By Noel Towell
Pressure is growing on the Victorian Curriculum and Assessment Authority (VCAA) to find a fix for the leaked questions debacle, which has thrown this year’s VCE exams into chaos.
The peak body for private schools is demanding solutions, amid “frustration and anger” in the sector, and the state opposition wants the authority’s chief executive sacked.
The crisis deepened on Friday when it emerged that schools had been ordered by the authority to return exam papers and music recordings intended for use in next week’s VCE music exams because the music did not match the papers.
Fresh material would be delivered by couriers to schools just in time for the Music Repertoire Performance and Music Contemporary Performance tests due to be held on Monday and Tuesday, the authority said.
The VCAA has not moved from its position that no exams have been compromised by the accidental publishing of test questions online, and that marking would proceed as usual, with the authority not responding to questions on Friday.
But there is growing clamour among teachers, parents, students and education sector groups for immediate action from VCAA to ensure no student is disadvantaged.
Independent Schools Victoria chief executive Rachel Holthouse said she had written to Education Minister Ben Carroll to ask what would be done to ensure fairness and integrity in this year’s VCE following the widely circulated cheat sheets.
“Schools need clarity on how the VCAA will assess exam papers to ensure students can be confident in the validity of their final results,” Holthouse said.
“This issue has caused widespread frustration and anger among school communities. It is clear that the ramifications of this issue will continue to spread, up to and beyond the release of this year’s VCE results.”
State Liberals’ education spokesperson Jess Wilson, who wants an Ombudsman’s investigation into the matter, on Friday called for VCAA chief executive Kylie White to resign or be sacked.

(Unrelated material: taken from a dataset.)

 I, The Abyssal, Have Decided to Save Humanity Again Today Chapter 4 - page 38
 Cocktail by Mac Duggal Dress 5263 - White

Carroll said on Friday that he was accountable for the leaking of questions but said he had been reassured before the exams began late last month that no student “would be impacted” by what the VCAA described as a “production error”.
But the minister told ABC Radio that the “root and branch” review he ordered into the VCAA’s operating model, which has overseen exam bungles across three separate years, will not be in place until next year.
White repeatedly insisted on Thursday, as part of the damage-control effort, that no exams had been compromised.
But leading maths teacher John Kermond told The Age that he was convinced that the students accessing the leaked questions from the specialist maths paper would have a clear advantage over students who had not.
Kermond dismissed the authority’s claims that its last-minute changes to the affected exam papers were enough to prevent the process being compromised.
“It’s completely untenable for [the VCAA] to continue to deny that those particular questions on those particular exams were different enough that no student would have got an advantage,” he said.
VCE student Kayla Wonder made a public plea on Friday for the VCAA to take remedial action.
“Given the circumstances, it is only fair that affected students are offered a derived score as a means of restoring equity,” Wonder wrote.
“Allowing students to be judged by the academic record they have built, rather than an exam compromised by no fault of their own, would be the most just solution.”
The Victorian Association of Commercial Teachers, which represents business, accounting and legal studies educators, also demanded action in a letter this week to the VCAA from association chief executive Geoffrey O’Neill.
“We outlined our concerns and requested a thorough investigation and appropriate actions to uphold fairness and integrity in the VCE assessment process,” O’Neill said in a statement.